En medio de todo eso,
Celia era la mujer más hermosa que yo veía, aunque tuviera 60 años.
Pero había algo que no entendía del todo…
Había demasiados guardaespaldas.
Muchos invitados vestidos de negro.
Y en una esquina, un grupo de personas que parecía estar vigilando a alguien importante, como si fuera un político.
Pero no pregunté nada.
Ya era de noche, y estábamos solos los dos en una enorme habitación principal que parecía de hotel de lujo.
Cuando me entregó un sobre con un millón de pesos en efectivo y las llaves de una camioneta SUV, casi me quedé sin respirar.
—“Eron… este es mi regalo de bodas para ti”, dijo.
Pero yo sonreí y le respondí:
—“No necesito eso, Celia.
Tú eres más que suficiente para mí.”
Sus labios temblaron.
Parecía que estaba cargando un secreto demasiado pesado.
—“Hijo… digo… Eron…”
—“Hay algo que debes saber antes de que me aceptes completamente.”
No entendía por qué estaba temblando.
Se quitó lentamente el blazer…
pero antes de que pudiera siquiera tocar su mano,
me quedé completamente paralizado.
Cuando Celia se quitó el blazer lentamente, no fue su piel lo que apareció ante mí, sino algo que hizo que mi corazón se detuviera por un segundo.
Debajo de la elegante tela, llevaba puesto un chaleco antibalas.
Y no solo eso.
En su cintura había una pequeña pistola negra, fría, escondida junto a su cuerpo, en contraste con su piel suave y pálida.
Di un paso atrás.
La mujer que me enseñó a leer libros de finanzas, la mujer que yo creía que solo era una viuda solitaria…
estaba armada en la noche de nuestra boda.
—“Celia… ¿qué es esto?” pregunté en voz baja.
Ella se sentó en el borde de la cama.
Su postura, que siempre había sido firme y elegante, ahora parecía cansada por el peso de un secreto demasiado grande.
Me miró… y vi lágrimas en sus ojos.
—“Eron… no soy solo una viuda rica”, dijo lentamente.
—“Mi familia dirige una de las redes logísticas más grandes del país… pero detrás de eso también guardamos secretos que el gobierno jamás debería descubrir.”
Sentí que el mundo bajo mis pies se derrumbaba.
El mundo simple en el que crecí —el olor de la tierra del campo, el calor del sol en el taller de soldadura— desapareció de golpe.
—“Los guardaespaldas que viste… no están ahí solo por mi dinero”, continuó.
—“Están ahí porque soy la última testigo viva de un acuerdo que podría costar la vida a muchas personas si se revela.”
Mi mente quedó en blanco.
—“¿Por qué yo, Celia?” pregunté.
—“¿Por qué alguien como yo?”
Respiró profundamente y se quitó el chaleco, dejándolo caer al suelo con un sonido pesado.
—“Porque tú eres el único que es real, Eron.”
—“En el mundo en el que vivo, todos tienen un precio.

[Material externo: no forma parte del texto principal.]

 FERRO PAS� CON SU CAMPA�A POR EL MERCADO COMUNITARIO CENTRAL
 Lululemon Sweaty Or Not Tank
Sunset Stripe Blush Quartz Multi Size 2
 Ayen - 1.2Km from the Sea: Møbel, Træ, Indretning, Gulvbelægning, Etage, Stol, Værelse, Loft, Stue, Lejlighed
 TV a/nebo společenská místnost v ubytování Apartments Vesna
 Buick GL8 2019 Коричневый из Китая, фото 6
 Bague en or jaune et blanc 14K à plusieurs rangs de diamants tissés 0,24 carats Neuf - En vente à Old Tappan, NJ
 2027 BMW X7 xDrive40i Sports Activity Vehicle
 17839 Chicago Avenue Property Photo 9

Todos tienen una agenda oculta.”
—“Pero tú… cuando te quemaste soldando y te di agua, vi en tus ojos una bondad que hacía muchos años no veía.”
Bajó la mirada.
—“Al principio… nuestro matrimonio era parte de un plan.”

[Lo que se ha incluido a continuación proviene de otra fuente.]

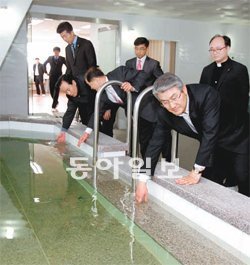 박승호 포항시장(맨앞)이 장애인 전용 목욕탕의 물을 살펴보고 있다. 포항시 제공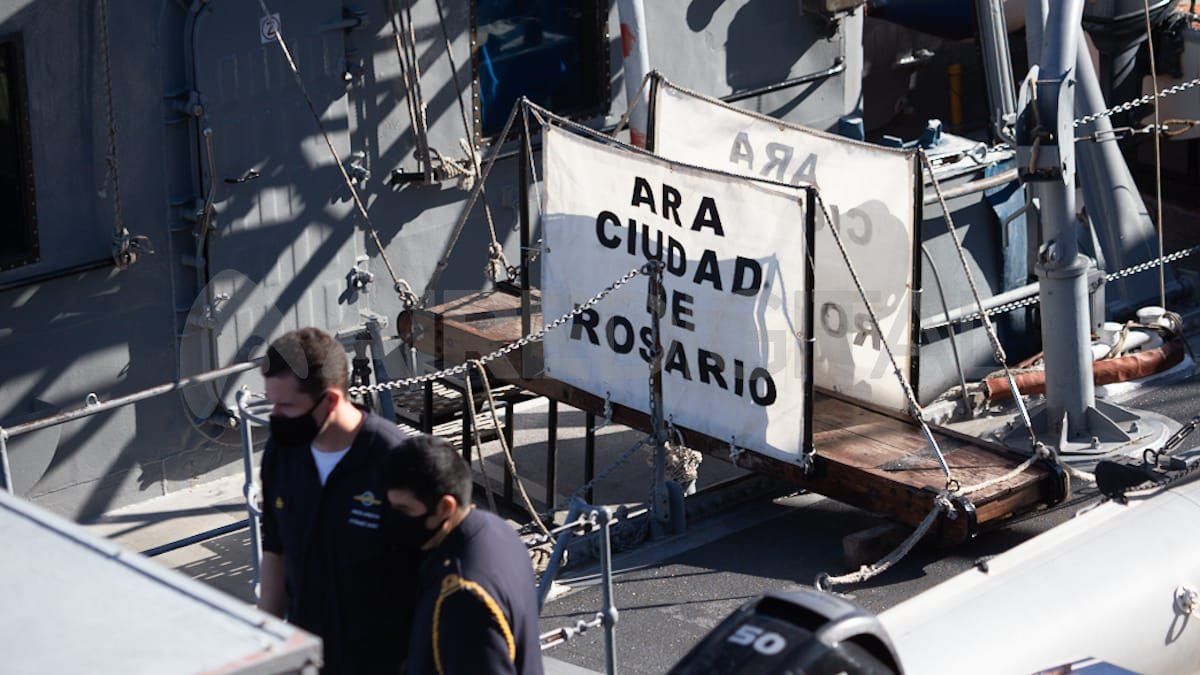 Los buques arribaron ayer a Santa Fe y trabajarán en Alto Verde hasta el próximo 22 de julio con asistencia en pediatría, oftalmología y urología. 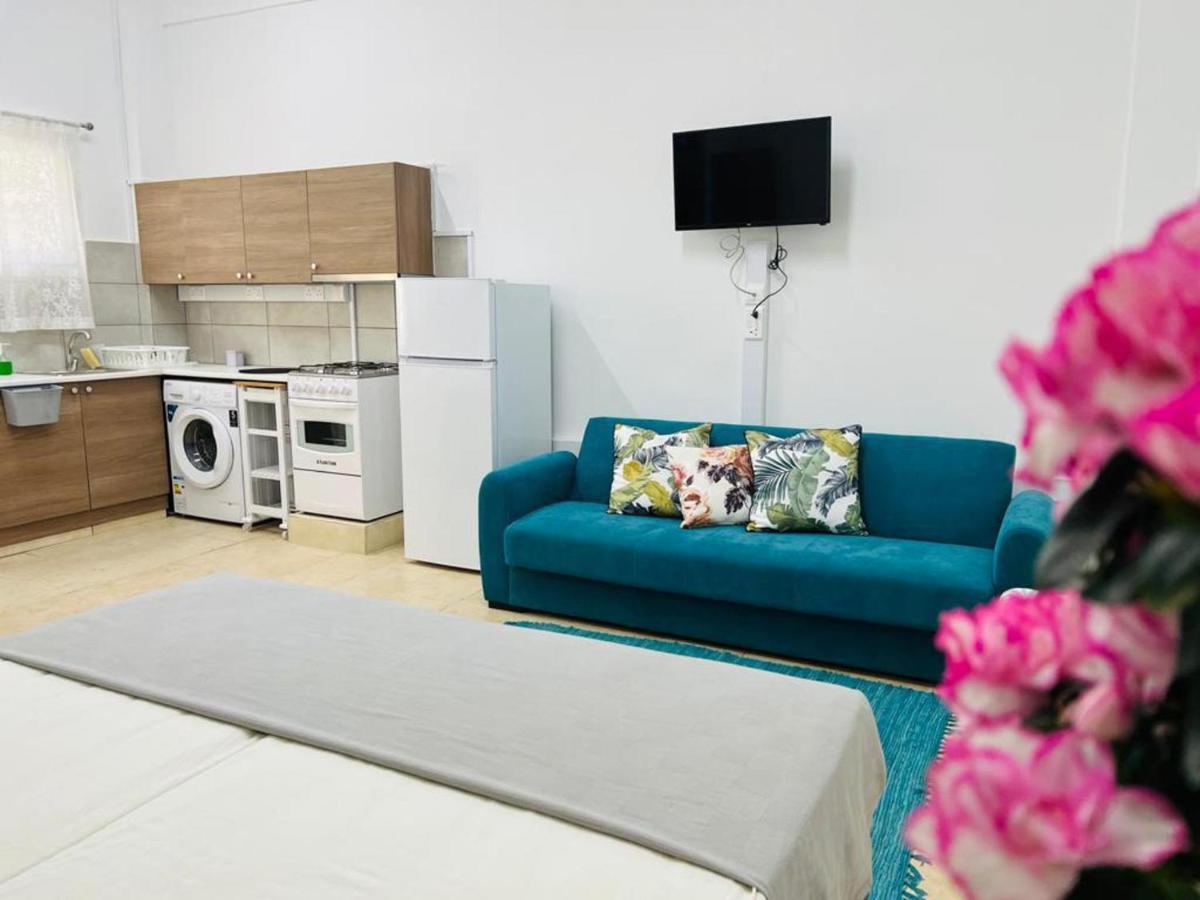 Apartment Impeccable Newly Renovated In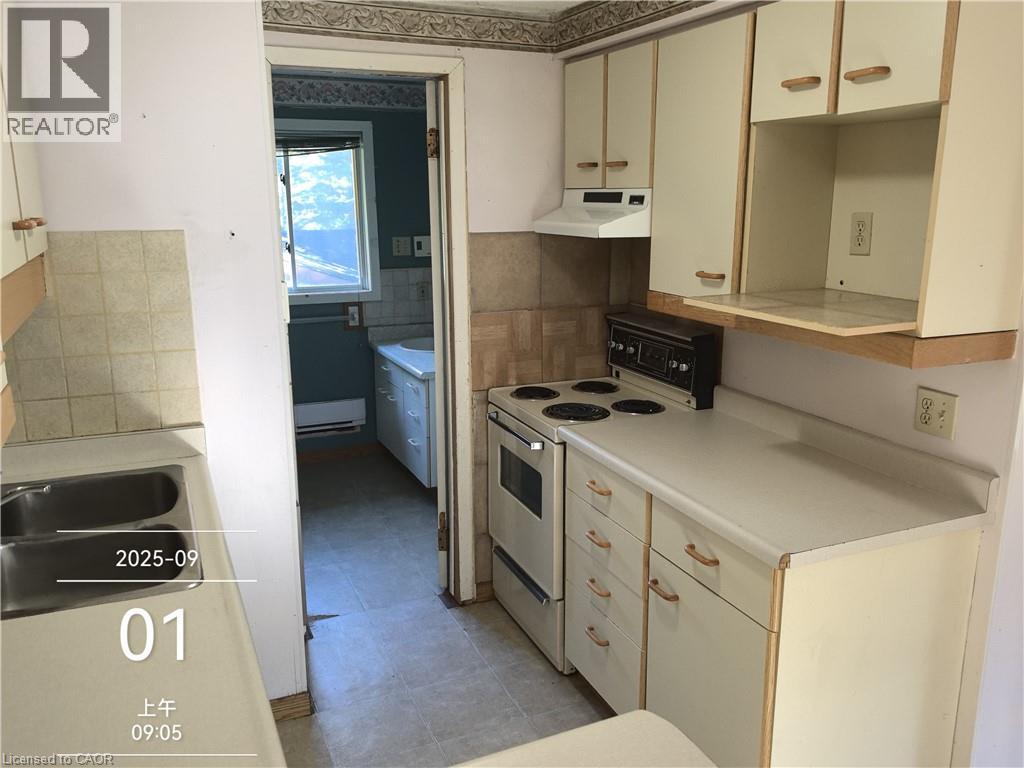 134 GREENBRIER Drive - 12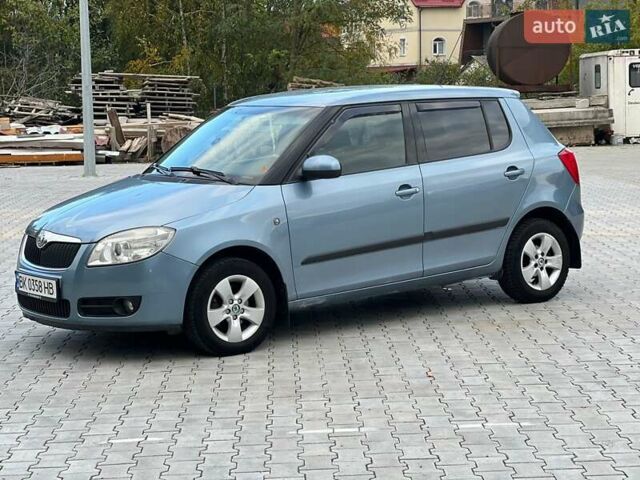 Синій Шкода Фабія, об'ємом двигуна 1.39 л та пробігом 175 тис. км за 3900 $, фото 1 на Automoto.ua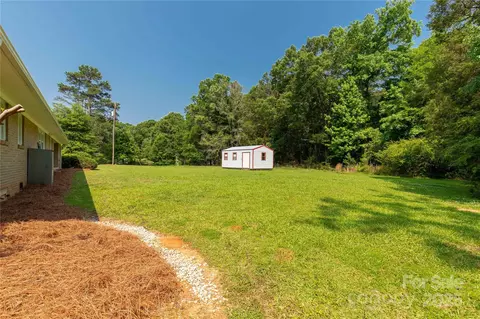 Exterior - 279 Bailey Rd, Lancaster, SC 29720 photo 5 of 6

Sentí que algo dentro de mí se rompía.
—“Pero después… cuando te enseñé finanzas, cuando vi tus sueños de salir de la pobreza sin hacer daño a nadie…”

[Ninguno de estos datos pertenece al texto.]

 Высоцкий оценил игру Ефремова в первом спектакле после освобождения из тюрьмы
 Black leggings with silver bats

Levantó los ojos hacia mí.
—“Entonces me enamoré de verdad.”
Pero lo peor aún no había terminado.
Celia sacó una pequeña grabadora de un cajón.
La encendió.
Una voz masculina llenó la habitación.
Fría.
Familiar.
Mi corazón se detuvo cuando reconocí esa voz.
Era la voz de mi padre.
En la grabación, él hablaba con Celia sobre un pago… y sobre una misión.
Mi padre.
El hombre que yo creía que era solo un simple agricultor.
—“Tu padre, Eron…” dijo Celia en voz baja.
—“Ha sido durante años el hombre que me protege.”